I began to work out every day, except Sunday, for one hour. Working out at the gym gave me a body that was ripped and solid. I began to like my body. When I looked in the mirror I still could point to flaws but I could also see muscles that were sexy. I bought my first bikini that year and I felt sexy. I began to like my body but I was still focused on the numbers on the scale. It bothered me that my new toned physique weighed in at 125 pounds. But I reminded myself that muscle weighs more than fat. Once again, I suppressed my eating disorder mindset.
I went seventeen years without falling back into starvation habits. In those seventeen years I fell in love, got married and gave birth to three beautiful children. On the day I discovered my husband’s affair I probably weighed about 138 pounds. For those previous seventeen years, I avoided weighing myself because of my previous issues with weight and body image. To be honest, I was not happy with my weight but I was doing very little to change my exercise regimen.
Like most women, discovering my husband’s affair resulted in a complete lack of appetite. I think in the first three days I ate one banana. But this time was different from my past history with anorexia. I knew I needed to eat but I couldn’t. I remember forcing that banana down and struggling to keep it down. My body was rejecting food. To be painfully honest, this brought me some satisfaction. I wondered if I wasted away would my husband even notice?

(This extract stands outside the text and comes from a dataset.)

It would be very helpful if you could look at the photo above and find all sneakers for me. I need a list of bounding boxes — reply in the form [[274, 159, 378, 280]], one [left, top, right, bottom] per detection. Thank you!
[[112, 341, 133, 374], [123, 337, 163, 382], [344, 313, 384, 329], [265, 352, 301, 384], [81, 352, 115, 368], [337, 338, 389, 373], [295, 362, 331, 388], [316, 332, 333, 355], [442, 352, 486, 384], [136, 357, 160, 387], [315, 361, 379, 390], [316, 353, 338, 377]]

I don’t remember the first time I weighed myself after my D-Day but I do remember seeing the numbers decrease on a regular basis. I didn’t really believe I would lose much more than eight or ten pounds because my appetite began to come back around month three. But my stomach could no longer handle a normal size portion of food and sometimes I am just not hungry. Today I weigh 122 pounds. When I strip down and stand in front of a mirror I still see all my flaws. I struggle to see my body as beautiful. I hear people compliment my body but I cannot see it.
The image my mind sees reflected in the mirror is irrational. I am acknowledging that this doesn’t make sense and I have a very unhealthy self-image. I’ve never spoken openly about this issue until these words were typed upon this page. I am still nervous about publishing this post. Somehow talking about my husband’s affair and the aftermath is easier than revealing this… So why am I writing this? I need to be honest with myself. I need to hold myself accountable.
In writing this post and exposing myself, I recognize how my issues share some similarities with my husband’s mindset while involved in his affair. It wasn’t really based on anything real; neither of us acted because of something we truly believe. As much weight as I lose I still don’t see myself as better or feel great. The flickering moment of the scale telling me my weight is less than yesterday is my only high associated with my eating problems. And if the number is more than the day before then I feel like a failure, crap, disappointed in myself. I hate feeling hungry. I hate the way my stomach churns when I haven’t eaten enough. I hate the headaches that come from withholding food from my body. And, I notice my moods are more extreme when I am hungry, thus the term: hangry. Anyone who has been hungry before can understand that it doesn’t feel good to starve. Sometimes I think it’s a cry for help or attention, but I also understand it’s about control. I can control my food intake even when I feel like everything else is out of my control. Is it crazy to compare this to what my husband may have felt while involved in his affair? Maybe. Maybe not.